Il croise les bras sur son torse en regardant ailleurs. Je pouffe devant son attitude enfantine.
– Promis, je me moquerai pas !
Il réfléchit un instant. Son regard se perd dans une mélancolie nostalgique.
– Peut-être bien que je l'inviterai là où on avait l'habitude de se retrouver. Peut-être bien que si je parviens à trouver quelques graines de fleurs un peu rares, elle…
Il est interrompu par le grincement de la porte. Fanny passe sa tête par l'entrebâillement et je jurerais que Jay a pris quelques nuances écarlates.
– Jay, j'ai quelques trucs encombrants, ça t'ennuierait de venir m'aider ? J'ai déjà galéré toute seule à charger tout ça…
Jay bafouille une affirmation, manque de trébucher en s'extirpant de son siège et se retrouve, penaud, devant une Fanny qui le jauge, perplexe.
– T'as bu ?...
– Mais non ! se défend-il. Je dois porter quoi ?
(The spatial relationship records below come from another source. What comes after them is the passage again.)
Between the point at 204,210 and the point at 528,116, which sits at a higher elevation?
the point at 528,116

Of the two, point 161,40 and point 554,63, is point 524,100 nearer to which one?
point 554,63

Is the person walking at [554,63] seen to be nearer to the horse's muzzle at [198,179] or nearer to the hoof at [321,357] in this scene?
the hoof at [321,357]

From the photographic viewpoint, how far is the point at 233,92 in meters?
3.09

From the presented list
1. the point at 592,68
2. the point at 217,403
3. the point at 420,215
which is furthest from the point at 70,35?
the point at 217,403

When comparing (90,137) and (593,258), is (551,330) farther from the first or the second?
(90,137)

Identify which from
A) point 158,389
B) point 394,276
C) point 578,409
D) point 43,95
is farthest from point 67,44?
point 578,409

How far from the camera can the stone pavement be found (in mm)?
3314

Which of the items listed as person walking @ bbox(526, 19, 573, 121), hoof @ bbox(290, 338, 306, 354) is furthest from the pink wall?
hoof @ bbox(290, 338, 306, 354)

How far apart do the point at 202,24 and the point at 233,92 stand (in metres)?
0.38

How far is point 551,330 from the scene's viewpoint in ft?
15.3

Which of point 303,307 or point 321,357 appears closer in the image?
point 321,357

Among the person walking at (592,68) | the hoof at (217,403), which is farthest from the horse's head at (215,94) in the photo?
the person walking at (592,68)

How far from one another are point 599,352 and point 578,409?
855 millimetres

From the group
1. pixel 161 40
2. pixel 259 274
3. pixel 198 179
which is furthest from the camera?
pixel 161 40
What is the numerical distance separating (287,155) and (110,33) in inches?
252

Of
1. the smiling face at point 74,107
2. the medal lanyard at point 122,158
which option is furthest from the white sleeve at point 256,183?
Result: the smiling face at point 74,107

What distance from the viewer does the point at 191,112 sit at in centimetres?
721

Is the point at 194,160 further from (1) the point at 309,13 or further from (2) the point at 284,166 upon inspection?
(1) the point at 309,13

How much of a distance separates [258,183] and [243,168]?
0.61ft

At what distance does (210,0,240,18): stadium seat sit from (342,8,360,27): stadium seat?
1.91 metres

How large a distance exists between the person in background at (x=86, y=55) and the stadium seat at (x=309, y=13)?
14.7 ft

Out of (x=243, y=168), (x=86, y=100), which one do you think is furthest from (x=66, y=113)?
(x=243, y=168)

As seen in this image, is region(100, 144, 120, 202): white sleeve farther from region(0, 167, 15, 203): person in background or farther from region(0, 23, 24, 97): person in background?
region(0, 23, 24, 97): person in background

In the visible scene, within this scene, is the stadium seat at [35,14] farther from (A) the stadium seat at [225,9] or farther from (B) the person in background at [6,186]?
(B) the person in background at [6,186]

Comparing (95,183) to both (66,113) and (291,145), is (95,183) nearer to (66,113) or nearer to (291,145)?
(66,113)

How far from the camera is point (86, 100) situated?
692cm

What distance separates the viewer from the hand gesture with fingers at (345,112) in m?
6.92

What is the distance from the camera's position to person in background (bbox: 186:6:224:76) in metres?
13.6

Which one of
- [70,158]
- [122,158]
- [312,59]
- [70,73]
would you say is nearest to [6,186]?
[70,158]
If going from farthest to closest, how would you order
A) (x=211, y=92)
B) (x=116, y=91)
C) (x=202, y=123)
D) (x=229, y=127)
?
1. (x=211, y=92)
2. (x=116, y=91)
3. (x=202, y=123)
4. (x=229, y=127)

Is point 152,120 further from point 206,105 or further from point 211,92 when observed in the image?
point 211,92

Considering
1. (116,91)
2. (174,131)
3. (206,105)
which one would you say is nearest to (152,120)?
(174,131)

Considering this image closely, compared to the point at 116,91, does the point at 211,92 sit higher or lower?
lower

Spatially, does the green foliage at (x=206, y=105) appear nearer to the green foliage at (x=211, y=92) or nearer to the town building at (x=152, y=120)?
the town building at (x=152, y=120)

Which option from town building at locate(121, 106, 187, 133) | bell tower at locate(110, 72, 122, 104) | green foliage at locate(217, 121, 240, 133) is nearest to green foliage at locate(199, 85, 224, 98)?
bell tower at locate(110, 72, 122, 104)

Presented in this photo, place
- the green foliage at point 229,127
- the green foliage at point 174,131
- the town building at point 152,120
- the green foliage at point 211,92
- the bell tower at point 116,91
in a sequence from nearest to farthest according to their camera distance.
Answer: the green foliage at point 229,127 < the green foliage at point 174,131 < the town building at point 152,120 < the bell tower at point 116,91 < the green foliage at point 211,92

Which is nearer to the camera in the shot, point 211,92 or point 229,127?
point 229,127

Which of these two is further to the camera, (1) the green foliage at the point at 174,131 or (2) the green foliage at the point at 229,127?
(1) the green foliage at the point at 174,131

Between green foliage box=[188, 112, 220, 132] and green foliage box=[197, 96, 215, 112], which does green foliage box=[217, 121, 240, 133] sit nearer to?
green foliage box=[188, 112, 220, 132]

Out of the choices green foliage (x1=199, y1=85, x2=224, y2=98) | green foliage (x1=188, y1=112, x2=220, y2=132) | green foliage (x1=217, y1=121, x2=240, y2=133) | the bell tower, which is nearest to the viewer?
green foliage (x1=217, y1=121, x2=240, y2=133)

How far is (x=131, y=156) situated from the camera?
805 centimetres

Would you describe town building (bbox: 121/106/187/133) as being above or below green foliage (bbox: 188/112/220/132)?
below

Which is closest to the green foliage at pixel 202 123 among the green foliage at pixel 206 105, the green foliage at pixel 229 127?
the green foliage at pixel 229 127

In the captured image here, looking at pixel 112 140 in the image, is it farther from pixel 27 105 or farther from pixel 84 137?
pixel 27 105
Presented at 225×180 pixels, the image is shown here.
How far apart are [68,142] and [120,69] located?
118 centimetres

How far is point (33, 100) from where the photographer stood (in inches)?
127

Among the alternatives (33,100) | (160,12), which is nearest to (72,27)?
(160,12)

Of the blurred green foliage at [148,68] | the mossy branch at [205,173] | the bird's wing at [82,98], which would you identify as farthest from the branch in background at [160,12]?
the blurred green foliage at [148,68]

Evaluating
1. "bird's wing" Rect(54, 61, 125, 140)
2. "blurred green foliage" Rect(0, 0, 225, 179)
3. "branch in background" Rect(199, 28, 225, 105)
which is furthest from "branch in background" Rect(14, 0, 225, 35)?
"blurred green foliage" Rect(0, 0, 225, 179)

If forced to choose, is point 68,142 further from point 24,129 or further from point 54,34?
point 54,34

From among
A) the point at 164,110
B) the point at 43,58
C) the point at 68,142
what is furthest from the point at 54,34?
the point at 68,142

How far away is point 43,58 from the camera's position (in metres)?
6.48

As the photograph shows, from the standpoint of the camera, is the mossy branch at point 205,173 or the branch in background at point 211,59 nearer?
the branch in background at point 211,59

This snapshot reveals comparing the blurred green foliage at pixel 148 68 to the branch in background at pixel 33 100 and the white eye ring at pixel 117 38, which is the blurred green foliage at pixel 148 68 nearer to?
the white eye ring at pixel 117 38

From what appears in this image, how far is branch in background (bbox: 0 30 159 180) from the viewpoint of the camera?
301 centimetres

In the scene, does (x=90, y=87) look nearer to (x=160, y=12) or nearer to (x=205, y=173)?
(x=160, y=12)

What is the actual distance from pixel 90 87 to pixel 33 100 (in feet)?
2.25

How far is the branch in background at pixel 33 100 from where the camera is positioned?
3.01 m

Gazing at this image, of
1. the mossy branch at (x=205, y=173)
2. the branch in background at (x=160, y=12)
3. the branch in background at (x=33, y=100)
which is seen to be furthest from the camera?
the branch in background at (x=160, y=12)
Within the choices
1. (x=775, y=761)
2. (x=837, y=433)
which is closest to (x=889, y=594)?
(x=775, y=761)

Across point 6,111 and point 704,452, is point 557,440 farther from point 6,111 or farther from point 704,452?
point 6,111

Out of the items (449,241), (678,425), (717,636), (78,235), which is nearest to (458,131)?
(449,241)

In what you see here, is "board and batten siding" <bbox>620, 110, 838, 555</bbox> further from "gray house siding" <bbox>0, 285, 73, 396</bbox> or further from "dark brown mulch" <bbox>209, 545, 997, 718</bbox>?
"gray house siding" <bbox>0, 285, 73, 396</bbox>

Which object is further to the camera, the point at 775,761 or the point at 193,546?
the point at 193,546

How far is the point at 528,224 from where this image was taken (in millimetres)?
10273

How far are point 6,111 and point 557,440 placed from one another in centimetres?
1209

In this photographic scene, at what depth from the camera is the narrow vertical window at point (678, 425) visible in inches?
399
– C'est du matos de pointe… Je peux compter sur toi pour faire gaffe ?
– Tu sais bien qu’oui !
Elle sourit en acquiesçant puis ressort sans l'attendre. Avant de s'éclipser, Jay se retourne vers moi. Je lui fais un clin d'œil, un pouce en l'air. J'espère bien qu'il saura saisir l'occasion.